[BRIEF]:
Quote the lines from the line holding "If hockey glove, located" to the very end of the listing, exactly, and no others.

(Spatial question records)
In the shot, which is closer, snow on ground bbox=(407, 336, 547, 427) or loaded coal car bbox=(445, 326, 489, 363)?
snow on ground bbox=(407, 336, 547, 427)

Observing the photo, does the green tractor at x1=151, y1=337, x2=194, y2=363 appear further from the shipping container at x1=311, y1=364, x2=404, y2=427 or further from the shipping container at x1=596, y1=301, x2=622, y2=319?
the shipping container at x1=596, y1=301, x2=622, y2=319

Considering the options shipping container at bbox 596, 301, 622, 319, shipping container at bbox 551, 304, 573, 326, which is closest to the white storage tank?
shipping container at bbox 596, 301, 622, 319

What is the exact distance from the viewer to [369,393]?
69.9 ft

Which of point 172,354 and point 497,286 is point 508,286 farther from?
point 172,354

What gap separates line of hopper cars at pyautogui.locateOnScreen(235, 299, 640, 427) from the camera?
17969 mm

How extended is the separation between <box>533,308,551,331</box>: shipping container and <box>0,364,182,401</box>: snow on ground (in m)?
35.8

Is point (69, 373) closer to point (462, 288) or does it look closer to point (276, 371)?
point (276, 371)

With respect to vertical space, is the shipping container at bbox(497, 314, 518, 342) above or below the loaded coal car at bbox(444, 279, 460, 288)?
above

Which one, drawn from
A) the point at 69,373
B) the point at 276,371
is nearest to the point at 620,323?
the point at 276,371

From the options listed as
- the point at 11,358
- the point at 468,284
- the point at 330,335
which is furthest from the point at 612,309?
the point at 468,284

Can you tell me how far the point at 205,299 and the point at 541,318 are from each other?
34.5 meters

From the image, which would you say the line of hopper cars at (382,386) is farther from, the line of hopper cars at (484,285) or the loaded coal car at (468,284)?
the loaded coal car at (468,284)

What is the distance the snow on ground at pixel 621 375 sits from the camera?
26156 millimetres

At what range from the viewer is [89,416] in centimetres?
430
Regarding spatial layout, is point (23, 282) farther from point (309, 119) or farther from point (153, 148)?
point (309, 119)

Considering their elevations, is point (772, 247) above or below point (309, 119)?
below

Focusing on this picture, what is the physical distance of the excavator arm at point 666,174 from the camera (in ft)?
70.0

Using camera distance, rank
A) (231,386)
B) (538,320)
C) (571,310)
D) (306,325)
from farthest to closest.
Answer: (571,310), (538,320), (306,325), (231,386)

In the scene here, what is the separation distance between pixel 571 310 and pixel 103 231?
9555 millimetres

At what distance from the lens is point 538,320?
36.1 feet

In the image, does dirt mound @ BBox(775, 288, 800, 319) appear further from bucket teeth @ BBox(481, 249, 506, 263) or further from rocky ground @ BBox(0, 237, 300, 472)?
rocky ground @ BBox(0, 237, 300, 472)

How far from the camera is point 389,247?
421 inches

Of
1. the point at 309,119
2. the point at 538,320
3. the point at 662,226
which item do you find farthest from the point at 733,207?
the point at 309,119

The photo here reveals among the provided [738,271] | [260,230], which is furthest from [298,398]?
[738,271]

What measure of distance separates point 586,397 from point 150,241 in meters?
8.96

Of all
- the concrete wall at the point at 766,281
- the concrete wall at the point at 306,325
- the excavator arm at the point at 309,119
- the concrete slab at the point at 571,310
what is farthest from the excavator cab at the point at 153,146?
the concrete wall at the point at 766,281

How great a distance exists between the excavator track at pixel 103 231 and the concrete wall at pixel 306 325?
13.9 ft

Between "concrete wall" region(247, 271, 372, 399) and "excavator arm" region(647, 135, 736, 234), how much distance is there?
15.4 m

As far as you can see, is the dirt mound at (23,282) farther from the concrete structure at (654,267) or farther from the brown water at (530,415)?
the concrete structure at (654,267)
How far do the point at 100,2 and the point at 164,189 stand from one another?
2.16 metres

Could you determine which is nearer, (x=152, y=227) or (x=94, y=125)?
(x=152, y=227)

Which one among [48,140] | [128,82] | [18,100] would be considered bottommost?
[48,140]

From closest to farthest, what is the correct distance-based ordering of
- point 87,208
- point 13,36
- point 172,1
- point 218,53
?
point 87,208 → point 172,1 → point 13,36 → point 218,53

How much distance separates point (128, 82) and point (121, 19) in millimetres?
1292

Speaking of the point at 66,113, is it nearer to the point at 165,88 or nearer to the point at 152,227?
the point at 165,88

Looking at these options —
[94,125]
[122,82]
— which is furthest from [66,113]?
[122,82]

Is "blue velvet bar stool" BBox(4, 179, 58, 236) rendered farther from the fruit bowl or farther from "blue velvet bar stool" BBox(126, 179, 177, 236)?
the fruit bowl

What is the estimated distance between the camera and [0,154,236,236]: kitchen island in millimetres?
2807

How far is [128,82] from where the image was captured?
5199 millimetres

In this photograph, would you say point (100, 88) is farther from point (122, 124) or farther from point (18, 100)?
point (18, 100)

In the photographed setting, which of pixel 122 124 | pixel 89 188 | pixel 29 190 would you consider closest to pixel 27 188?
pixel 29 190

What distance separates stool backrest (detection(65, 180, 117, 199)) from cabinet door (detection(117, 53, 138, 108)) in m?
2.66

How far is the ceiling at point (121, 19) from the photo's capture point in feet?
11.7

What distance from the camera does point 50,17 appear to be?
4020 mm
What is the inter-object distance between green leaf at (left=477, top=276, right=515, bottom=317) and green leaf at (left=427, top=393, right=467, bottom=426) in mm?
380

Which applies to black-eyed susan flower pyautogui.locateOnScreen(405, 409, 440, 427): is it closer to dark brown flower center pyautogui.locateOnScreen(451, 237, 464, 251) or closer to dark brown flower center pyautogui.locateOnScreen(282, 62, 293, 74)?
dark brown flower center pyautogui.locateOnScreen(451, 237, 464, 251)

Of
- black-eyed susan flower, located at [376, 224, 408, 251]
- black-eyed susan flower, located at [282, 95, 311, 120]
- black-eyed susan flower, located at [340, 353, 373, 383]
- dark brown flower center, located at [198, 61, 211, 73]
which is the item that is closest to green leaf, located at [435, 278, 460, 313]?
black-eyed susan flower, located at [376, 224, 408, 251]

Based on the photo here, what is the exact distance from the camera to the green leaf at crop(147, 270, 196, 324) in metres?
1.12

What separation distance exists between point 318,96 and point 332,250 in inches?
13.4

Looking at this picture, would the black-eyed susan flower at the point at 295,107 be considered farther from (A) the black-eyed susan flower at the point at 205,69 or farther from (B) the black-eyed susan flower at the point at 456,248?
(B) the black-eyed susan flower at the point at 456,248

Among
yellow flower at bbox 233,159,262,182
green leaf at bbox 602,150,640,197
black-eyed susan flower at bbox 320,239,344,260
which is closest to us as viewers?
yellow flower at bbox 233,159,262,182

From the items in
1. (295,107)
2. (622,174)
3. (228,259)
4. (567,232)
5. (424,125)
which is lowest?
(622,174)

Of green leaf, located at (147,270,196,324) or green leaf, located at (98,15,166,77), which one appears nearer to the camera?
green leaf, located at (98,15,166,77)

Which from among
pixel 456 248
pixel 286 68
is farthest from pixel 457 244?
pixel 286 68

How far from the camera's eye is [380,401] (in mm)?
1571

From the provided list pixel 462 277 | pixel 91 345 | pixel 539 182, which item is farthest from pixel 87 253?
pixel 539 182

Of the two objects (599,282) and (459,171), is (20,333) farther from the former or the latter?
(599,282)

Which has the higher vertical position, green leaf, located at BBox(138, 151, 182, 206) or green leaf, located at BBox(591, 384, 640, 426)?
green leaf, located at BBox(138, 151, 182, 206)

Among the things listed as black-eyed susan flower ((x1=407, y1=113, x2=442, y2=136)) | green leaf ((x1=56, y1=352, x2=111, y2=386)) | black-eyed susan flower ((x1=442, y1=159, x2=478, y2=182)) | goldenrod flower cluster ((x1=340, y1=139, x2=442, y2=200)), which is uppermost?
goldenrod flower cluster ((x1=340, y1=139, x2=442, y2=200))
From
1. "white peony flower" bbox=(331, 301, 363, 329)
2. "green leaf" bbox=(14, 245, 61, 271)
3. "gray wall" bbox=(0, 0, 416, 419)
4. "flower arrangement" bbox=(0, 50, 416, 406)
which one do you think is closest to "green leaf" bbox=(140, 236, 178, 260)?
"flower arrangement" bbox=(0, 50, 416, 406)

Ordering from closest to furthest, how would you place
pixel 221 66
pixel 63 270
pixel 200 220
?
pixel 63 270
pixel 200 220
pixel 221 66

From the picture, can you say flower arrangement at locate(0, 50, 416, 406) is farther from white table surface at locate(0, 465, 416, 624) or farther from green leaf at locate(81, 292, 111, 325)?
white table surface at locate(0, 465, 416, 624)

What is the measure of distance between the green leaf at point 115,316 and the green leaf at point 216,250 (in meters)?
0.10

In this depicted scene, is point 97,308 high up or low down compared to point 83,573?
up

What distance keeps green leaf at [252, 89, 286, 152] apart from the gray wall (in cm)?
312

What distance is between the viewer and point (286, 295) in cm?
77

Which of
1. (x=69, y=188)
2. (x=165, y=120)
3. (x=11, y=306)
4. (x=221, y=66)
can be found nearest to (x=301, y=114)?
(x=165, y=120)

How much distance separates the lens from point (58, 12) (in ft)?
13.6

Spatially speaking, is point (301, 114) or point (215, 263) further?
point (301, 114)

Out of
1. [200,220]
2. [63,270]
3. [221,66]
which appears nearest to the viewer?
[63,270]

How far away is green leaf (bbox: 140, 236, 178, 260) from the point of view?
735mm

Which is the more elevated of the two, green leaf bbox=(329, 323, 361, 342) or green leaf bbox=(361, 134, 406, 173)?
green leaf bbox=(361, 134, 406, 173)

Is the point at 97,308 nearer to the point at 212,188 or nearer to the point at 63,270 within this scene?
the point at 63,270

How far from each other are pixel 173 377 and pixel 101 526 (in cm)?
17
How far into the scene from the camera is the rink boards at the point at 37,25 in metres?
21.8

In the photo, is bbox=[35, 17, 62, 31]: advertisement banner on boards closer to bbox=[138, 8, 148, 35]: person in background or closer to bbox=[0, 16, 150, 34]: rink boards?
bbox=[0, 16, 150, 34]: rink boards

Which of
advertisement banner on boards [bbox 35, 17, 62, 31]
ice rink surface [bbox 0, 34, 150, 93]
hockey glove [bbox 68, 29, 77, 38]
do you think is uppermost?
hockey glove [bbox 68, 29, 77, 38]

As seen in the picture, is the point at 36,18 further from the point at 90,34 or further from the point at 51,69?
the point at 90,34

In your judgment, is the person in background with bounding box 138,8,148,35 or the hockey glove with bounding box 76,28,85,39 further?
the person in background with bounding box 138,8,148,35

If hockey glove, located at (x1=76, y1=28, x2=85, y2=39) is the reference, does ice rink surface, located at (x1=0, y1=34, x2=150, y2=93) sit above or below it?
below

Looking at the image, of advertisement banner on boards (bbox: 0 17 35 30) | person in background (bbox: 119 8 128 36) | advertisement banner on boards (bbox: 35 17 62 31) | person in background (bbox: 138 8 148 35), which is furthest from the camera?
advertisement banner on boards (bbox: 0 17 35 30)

[FINISHED ANSWER]:
If hockey glove, located at (x1=76, y1=28, x2=85, y2=39) is the reference, does ice rink surface, located at (x1=0, y1=34, x2=150, y2=93) sit above or below it?
below

Looking at the image, of advertisement banner on boards (bbox: 0 17 35 30) | person in background (bbox: 119 8 128 36) | advertisement banner on boards (bbox: 35 17 62 31) | person in background (bbox: 138 8 148 35), which is furthest from the camera?
advertisement banner on boards (bbox: 0 17 35 30)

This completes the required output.